De mémoire de Rennais, on n’avait pas vu depuis longtemps pareille effervescence dans l’historique Maison du peuple, alias «Salle de la cité». Depuis plus d’une semaine, elle est devenue le QG des opposants à la loi travail, auxquels se sont mélangés précaires, chômeurs, intermittents du spectacle et autres piliers de Nuit debout. Une occupation sous tension, soutenue par les élus verts et du Front de gauche.
Radio croco. Au lendemain du 1er Mai, la maire PS de Rennes, Nathalie Appéré, a demandé l'expulsion des occupants avant de se raviser et de leur accorder une semaine dans cet ancien fief de la CGT et du festival des Trans Musicales. L'autorisation a été prolongée jusqu'au 16 mai. L'évacuation risque de s'avérer délicate, ses nouveaux locataires n'étant guère décidés à lâcher leur proie. Des activités sont organisées à tous les étages. A commencer par l'antique cabine de projection de cet ancien cinéma, transformée en «Radio croco», qui diffuse de la musique engagée, des infos pratiques, des communiqués et des commentaires humoristiques de l'actualité.
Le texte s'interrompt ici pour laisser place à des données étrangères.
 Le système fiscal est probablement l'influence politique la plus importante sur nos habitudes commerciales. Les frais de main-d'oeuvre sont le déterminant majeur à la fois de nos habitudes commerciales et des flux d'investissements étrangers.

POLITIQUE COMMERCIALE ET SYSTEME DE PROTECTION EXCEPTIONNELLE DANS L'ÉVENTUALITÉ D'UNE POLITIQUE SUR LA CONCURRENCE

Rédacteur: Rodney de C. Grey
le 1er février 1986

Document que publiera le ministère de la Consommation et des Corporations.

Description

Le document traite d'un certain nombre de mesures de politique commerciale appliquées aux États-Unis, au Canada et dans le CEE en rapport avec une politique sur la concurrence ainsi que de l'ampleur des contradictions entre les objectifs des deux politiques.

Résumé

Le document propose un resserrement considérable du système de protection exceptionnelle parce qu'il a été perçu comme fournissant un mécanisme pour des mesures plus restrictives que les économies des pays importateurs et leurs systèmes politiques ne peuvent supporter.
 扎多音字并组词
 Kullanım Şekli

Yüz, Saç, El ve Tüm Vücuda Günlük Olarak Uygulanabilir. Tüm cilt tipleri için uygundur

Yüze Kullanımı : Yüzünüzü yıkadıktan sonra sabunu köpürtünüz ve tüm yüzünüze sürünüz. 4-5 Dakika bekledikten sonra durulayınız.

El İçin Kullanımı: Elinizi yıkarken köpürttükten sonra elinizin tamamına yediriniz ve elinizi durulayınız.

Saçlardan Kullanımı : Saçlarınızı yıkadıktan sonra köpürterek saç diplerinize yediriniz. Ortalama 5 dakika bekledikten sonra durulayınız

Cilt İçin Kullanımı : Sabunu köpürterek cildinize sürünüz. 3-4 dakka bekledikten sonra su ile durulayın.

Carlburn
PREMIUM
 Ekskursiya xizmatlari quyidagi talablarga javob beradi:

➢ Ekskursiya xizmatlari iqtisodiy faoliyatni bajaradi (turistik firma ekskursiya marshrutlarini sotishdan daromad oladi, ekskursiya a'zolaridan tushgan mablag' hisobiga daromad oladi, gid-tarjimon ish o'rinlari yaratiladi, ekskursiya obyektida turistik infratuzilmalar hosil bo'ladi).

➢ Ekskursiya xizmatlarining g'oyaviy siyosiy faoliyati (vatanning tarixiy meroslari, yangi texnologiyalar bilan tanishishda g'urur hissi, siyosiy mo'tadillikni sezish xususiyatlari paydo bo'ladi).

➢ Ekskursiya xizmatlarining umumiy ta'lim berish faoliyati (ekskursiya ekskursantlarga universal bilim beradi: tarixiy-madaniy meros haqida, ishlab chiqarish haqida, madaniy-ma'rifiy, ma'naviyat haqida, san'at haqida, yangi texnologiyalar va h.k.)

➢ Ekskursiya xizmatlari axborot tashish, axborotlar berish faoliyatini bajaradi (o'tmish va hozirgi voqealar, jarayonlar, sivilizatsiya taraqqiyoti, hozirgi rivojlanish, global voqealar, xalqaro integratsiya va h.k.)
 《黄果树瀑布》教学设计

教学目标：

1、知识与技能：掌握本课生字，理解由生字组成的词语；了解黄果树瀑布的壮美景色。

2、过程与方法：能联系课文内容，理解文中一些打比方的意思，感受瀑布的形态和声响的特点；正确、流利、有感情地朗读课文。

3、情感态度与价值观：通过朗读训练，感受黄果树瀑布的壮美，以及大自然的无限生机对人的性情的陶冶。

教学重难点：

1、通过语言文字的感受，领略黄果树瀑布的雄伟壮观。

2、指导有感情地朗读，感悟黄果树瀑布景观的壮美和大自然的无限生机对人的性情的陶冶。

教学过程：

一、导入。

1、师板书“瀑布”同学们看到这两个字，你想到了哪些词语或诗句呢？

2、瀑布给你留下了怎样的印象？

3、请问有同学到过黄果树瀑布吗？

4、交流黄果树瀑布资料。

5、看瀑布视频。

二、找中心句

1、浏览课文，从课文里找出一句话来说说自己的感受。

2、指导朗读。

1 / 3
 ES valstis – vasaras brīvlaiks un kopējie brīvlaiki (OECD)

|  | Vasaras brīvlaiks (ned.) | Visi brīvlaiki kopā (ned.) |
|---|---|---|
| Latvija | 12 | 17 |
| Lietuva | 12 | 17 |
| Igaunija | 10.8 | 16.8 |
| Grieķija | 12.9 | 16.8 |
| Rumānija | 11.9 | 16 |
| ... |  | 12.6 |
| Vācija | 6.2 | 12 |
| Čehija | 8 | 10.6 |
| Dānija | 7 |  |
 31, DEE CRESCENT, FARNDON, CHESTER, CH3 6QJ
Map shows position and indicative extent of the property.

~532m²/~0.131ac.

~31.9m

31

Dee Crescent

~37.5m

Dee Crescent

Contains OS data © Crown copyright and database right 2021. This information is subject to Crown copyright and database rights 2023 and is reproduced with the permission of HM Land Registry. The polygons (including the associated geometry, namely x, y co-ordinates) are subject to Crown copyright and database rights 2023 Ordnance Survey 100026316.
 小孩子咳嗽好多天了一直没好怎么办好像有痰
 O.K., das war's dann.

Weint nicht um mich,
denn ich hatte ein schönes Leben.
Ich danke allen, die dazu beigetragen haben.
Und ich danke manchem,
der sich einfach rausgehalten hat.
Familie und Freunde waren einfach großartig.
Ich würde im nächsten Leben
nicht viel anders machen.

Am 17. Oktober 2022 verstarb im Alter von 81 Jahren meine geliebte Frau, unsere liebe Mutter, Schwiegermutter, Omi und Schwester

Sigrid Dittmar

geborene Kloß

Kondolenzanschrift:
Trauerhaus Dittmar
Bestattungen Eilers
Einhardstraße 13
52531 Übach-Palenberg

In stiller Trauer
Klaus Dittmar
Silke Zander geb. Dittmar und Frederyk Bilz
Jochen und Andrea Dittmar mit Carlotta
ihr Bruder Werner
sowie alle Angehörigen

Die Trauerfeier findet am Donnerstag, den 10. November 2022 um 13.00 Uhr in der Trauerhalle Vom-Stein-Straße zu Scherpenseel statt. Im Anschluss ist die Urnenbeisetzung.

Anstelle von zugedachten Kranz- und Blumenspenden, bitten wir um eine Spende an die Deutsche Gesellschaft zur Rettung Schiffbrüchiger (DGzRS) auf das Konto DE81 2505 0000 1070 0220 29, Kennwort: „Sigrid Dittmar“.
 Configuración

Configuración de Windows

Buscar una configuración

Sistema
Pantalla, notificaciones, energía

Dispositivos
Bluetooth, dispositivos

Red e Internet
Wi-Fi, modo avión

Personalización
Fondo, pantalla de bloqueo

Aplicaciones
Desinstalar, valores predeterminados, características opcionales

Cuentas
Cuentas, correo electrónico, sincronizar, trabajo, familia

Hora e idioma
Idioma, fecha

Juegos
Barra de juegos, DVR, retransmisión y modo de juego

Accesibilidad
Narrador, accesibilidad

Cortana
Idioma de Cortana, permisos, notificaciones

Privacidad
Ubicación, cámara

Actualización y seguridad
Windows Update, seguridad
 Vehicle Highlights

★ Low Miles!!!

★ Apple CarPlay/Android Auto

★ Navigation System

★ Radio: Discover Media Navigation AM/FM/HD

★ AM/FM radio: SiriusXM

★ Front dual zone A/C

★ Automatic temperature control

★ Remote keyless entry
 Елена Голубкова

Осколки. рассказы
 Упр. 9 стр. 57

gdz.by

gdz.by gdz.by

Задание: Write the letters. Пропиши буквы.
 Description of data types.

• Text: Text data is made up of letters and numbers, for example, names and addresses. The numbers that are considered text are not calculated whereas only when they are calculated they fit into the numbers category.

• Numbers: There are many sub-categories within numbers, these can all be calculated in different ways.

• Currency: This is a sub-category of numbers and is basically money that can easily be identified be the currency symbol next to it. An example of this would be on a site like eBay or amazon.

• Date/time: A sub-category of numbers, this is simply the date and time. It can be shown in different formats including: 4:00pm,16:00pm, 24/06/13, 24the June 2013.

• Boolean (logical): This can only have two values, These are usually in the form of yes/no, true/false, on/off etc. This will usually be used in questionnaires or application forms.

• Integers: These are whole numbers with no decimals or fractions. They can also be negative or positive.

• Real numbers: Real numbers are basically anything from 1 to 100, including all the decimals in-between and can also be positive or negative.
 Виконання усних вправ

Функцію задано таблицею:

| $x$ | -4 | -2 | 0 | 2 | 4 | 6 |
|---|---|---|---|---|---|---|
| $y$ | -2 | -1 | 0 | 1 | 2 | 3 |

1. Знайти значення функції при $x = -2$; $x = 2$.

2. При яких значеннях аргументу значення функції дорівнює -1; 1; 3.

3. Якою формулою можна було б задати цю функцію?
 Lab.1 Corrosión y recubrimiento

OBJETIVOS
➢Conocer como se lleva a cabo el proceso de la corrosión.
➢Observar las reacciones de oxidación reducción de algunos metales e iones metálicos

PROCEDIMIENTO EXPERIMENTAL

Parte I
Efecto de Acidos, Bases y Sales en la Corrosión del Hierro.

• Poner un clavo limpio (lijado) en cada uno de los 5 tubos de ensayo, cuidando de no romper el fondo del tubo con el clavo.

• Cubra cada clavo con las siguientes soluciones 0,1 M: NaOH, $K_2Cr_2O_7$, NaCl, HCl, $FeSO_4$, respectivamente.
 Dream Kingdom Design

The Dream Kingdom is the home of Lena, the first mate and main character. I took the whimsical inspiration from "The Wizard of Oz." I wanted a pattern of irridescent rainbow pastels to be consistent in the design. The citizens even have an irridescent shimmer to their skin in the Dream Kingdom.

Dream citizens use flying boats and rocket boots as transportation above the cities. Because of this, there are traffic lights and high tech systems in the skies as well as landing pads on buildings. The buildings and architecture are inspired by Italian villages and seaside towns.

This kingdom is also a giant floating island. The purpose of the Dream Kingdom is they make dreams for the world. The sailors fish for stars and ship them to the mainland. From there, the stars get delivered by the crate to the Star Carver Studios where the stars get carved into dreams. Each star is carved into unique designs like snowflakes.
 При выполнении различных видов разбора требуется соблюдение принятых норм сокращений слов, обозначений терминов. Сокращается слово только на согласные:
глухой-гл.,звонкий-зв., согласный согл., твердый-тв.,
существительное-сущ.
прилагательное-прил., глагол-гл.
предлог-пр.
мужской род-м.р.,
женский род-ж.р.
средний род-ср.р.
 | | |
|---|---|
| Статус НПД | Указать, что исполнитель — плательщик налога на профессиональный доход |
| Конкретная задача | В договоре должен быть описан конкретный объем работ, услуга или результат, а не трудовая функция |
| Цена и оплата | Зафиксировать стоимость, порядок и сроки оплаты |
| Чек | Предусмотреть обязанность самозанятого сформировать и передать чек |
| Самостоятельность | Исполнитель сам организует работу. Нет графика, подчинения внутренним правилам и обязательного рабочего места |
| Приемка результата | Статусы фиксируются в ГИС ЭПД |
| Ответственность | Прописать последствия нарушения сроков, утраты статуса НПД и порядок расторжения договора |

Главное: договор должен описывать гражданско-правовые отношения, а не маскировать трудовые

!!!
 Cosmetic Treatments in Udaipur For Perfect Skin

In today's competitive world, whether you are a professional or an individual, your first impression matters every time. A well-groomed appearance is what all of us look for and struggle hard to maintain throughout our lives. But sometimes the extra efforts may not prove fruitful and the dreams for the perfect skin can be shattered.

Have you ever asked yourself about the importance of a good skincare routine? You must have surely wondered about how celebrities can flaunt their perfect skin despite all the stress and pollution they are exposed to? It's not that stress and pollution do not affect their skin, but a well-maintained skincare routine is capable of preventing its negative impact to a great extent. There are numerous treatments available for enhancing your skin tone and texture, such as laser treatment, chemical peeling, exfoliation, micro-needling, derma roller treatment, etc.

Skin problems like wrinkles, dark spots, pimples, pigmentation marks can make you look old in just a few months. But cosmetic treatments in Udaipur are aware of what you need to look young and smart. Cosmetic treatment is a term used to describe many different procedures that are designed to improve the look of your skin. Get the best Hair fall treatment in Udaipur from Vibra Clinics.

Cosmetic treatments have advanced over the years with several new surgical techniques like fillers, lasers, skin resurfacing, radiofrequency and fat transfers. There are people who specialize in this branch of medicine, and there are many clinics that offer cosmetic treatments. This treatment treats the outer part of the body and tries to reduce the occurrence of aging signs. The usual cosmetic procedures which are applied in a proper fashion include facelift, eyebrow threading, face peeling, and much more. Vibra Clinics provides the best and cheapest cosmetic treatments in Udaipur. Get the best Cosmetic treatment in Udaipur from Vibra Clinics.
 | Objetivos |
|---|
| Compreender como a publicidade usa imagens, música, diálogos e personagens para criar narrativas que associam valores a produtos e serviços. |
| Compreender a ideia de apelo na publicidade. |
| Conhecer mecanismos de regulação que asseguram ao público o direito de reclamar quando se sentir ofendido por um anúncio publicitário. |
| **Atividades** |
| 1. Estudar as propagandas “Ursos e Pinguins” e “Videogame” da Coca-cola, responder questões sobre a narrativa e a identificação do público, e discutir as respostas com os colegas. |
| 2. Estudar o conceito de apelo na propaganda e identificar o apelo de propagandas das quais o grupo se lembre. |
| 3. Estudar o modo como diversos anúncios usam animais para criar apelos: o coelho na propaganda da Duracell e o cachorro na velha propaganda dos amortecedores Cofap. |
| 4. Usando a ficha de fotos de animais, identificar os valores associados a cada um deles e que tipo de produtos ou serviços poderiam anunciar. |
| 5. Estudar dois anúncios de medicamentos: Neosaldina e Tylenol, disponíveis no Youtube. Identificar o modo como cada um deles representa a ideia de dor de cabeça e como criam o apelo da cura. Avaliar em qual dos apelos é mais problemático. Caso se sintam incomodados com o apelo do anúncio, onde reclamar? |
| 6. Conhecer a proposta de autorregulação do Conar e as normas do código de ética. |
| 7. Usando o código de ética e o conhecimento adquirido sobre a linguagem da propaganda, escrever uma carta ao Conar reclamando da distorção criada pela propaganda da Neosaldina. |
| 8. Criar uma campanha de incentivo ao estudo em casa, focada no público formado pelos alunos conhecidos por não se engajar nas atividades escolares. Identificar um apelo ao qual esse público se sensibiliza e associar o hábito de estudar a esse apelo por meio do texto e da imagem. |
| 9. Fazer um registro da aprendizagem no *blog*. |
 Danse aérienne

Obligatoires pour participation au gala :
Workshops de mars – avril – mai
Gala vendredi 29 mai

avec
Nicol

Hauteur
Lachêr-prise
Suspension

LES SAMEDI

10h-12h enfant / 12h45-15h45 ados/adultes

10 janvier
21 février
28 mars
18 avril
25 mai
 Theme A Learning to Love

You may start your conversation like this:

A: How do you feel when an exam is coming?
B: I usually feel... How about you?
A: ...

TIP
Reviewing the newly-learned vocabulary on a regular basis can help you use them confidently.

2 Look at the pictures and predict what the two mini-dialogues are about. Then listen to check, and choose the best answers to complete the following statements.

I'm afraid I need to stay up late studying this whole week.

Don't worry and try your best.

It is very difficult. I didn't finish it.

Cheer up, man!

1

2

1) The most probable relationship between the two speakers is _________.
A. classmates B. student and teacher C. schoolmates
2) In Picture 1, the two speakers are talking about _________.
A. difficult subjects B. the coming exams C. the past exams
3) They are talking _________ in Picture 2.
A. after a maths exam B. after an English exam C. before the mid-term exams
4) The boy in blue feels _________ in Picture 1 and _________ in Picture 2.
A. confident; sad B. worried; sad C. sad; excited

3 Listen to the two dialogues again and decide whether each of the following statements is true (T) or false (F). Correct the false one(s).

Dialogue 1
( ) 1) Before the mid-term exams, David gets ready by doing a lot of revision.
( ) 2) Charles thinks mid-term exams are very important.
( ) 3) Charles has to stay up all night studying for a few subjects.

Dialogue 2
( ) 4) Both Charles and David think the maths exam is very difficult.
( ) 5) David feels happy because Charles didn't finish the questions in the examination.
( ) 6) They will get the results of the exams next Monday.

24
«On ne partira pas, assure Hugo, un des animateurs, accessoirement porte-parole de l'Union des étudiants communistes (UEC). C'est devenu un des plus beaux lieux de la démocratie. Il y a des anars, des syndiqués, mais la majorité des gens ne sont pas encartés et n'ont même jamais milité. Le but, c'est l'horizontalité absolue ! Tout se discute en assemblée générale, qui fait loi, et on a décidé d'être encore là dans quatre-vingt-dix-neuf ans !» Sur la scène, qui sert de dortoir, une poignée de militants est réunie pour préparer une soirée consacrée à «l'état d'urgence et à la répression».
Dans le hall, une «cantine collective» ou chacun donne «ce qu'il peut». Dans la cour transformée en agora, des syndicats présentent leurs brochures. Un militant de SUD Rail, code du travail ouvert sur les genoux, s'est lancé dans une explication de texte sur la législation sociale. Jour après jour, concerts et projections de films se succèdent. Une kermesse avec chamboule-tout aux effigies de Valls ou de Macron et «pêche aux CDD» sont aussi au programme.
Concerts. «On est surtout dans l'action, précise Alexandre, étudiant en lettres. Comment organiser les manifs ou la grève des intermittents, avec aussi la mise en commun de préoccupations concrètes sur l'assurance chômage ou la défense des victimes des violences policières.» Dans la cour, Titus, étudiant en philo, se réjouit de l'occupation qui «marche du feu de Dieu», avec 300 à 500 personnes à chaque AG. Un peu plus loin, Pierre, étudiant aux Beaux-Arts, est content. «On peut faire des projections, des concerts, du théâtre, il n'y a pas de limites.» Mais le 17 mai, tout le monde sera censé avoir quitté les lieux.